--- start of PASSAGE TO READ ---

WHAT ARE THE INGREDIENTS OF AN “INVESTMENT” WITHIN THE CONTEXT OF THE ICSID CONVENTION?
The term “investment” is by its very nature broad and not easily defined. Professor Christoph Schreuer3 has suggested that an “investment” exhibits the following characteristics:
(a) the project must have a certain duration;
(b) there is regularity of profit and return;
(c) there is an assumption of risk;
(d) the commitment of the investment is substantial; and
(e) there must be a significant contribution to the Host State’s development.
Whilst the notion of investment and its definition has not become a serious barrier to jurisdiction in investor-state arbitrations, there are nevertheless differing views as to what constitutes an “investment” within the meaning of Article 25 of the ICSID Convention. Tribunals have to a large extent approached each such objection to jurisdiction on its own merits with regard to the individual circumstances of the dispute at hand.
There is a large pool of academics and practitioners particularly from Europe and the United States of America who take a very liberal view in interpreting the term “investment”. There is another school of thought that adopts a more restrictive approach. This has been discussed in a number of ICSID decisions.4 It should be noted that there is no doctrine of stare decisis in so far as ICSID jurisprudence is concerned.
INVESTMENT TREATY CLAIMS AGAINST MALAYSIA
Malaysia has not been exempted from investment treaty arbitrations. To date the Government of Malaysia has been named as a respondent in four investment treaty claims of which three have been filed under the ICSID Convention and one pursuant to the Asean Investment Treaty 1997. This is despite Malaysia having no history of expropriation or nationalisation.
These four cases involving Malaysia are discussed in brief below.

--- end of PASSAGE TO READ ---
--- start of EXTRACTED MATERIAL ---

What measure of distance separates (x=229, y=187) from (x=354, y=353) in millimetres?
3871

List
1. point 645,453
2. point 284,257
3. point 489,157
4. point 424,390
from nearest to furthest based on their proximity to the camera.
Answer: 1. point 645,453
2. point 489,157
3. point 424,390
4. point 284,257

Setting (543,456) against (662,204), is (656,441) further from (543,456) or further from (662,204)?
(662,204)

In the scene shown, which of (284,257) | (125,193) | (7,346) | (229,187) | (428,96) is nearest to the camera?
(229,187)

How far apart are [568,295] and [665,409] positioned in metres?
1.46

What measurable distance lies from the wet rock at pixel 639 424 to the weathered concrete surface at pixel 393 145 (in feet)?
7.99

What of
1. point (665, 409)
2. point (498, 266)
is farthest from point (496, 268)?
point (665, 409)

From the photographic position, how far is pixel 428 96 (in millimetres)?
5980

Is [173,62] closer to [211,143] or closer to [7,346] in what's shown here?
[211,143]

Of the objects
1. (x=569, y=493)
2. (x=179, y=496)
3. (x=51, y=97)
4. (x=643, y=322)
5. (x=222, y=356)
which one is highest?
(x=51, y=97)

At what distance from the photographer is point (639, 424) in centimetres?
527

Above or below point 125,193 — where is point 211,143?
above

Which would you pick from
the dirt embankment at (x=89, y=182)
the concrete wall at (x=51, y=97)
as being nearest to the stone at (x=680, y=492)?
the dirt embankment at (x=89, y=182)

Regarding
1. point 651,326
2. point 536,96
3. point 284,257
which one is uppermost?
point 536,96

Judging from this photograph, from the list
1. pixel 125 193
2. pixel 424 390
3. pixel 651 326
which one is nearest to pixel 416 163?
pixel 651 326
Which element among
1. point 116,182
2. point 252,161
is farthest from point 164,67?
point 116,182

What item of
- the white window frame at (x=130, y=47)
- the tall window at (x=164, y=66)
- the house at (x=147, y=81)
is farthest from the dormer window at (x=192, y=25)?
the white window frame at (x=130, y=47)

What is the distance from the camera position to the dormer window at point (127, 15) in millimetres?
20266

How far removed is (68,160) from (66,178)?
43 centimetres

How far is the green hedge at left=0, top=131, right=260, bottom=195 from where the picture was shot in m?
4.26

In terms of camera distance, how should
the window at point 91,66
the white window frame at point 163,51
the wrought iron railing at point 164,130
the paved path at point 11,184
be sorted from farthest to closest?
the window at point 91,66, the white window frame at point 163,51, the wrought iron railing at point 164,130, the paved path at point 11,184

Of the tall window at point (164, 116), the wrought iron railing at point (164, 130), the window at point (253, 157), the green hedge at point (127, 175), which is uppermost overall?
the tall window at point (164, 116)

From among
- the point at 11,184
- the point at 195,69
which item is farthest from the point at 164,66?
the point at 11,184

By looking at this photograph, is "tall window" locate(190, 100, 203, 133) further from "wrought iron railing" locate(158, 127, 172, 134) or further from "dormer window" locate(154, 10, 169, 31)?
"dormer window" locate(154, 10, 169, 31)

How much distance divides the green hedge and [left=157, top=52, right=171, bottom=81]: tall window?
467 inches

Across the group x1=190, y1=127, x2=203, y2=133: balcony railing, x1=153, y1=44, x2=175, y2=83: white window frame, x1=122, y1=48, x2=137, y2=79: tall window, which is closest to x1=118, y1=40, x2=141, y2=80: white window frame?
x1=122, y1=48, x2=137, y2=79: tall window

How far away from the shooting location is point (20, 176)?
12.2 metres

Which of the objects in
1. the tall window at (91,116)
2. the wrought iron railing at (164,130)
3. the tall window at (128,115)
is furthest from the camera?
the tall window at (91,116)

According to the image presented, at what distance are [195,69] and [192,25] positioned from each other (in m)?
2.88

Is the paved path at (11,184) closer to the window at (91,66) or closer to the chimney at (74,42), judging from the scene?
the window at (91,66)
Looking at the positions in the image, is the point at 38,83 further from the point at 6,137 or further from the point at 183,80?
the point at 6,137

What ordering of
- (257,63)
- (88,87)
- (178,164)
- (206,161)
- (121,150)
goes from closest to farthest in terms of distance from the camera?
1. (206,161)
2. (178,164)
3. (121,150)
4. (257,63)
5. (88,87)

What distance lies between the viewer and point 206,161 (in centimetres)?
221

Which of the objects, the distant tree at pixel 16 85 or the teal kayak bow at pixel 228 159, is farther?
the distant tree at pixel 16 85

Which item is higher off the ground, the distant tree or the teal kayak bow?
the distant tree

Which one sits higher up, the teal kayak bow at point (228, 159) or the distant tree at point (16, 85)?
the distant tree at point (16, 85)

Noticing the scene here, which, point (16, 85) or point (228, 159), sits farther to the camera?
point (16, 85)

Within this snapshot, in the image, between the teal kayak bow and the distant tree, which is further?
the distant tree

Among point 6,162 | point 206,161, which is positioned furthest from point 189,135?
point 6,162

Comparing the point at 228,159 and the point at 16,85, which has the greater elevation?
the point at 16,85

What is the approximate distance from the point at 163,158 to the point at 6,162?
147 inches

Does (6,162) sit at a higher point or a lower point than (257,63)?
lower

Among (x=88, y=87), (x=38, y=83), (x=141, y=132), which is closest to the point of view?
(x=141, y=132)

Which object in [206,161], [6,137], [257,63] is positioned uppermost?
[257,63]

--- end of EXTRACTED MATERIAL ---

Answer these questions from the passage on investment under the ICSID Convention:
1. Which article of the ICSID Convention does the passage name in connection with the meaning of "investment"?
2. Which doctrine does the passage say does not apply to ICSID jurisprudence?
3. How many investment treaty claims has the Government of Malaysia been named as a respondent in?

▶ [SOLUTION TO THIS EXERCISE]:
1. Article 25.
2. Stare decisis.
3. Four.